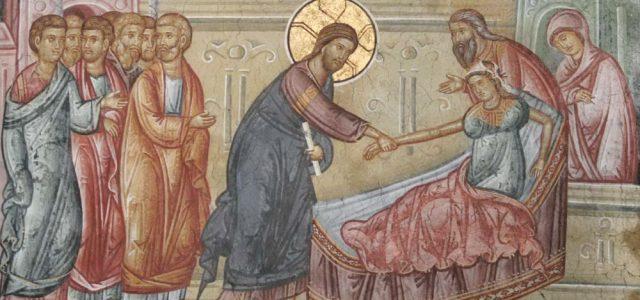 Cine râde la urmă râde mai bine! CUVÂNTUL IERARHULUI Duminica a XXIV-a după Rusalii (Învierea fiicei lui Iair – Luca 8, 41-56) Pericopa evanghelică de astăzi ne spune că, atunci […]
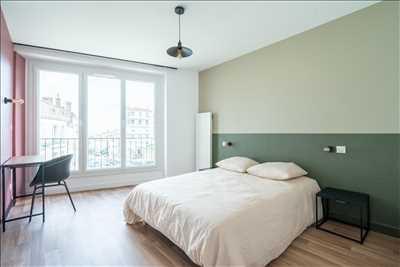 photographie de Vincent à Bordeaux : photographie de bien immobilier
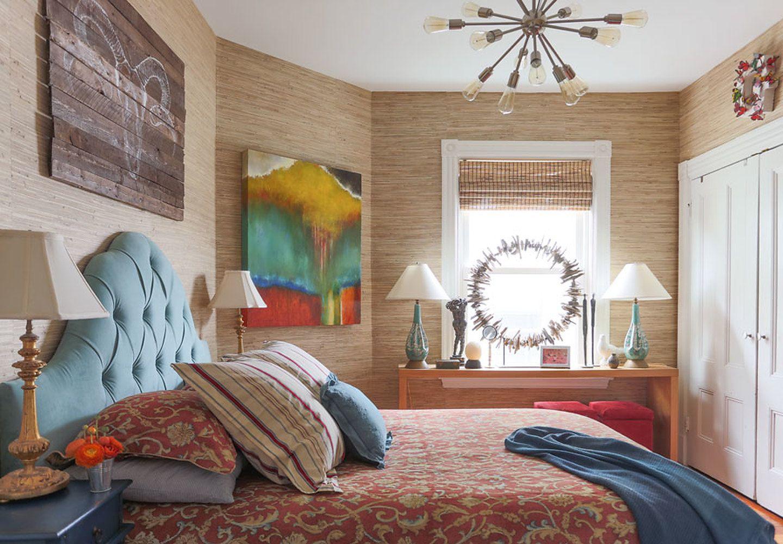 Grass Roots in the Guest Bedroom Phillip Jeffries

Task directions
Here the job is to print the data above exactly, except for any pictures.

Output below
 Cine râde la urmă râde mai bine! CUVÂNTUL IERARHULUI Duminica a XXIV-a după Rusalii (Învierea fiicei lui Iair – Luca 8, 41-56) Pericopa evanghelică de astăzi ne spune că, atunci […]
 photographie de Vincent à Bordeaux : photographie de bien immobilier
 Grass Roots in the Guest Bedroom Phillip Jeffries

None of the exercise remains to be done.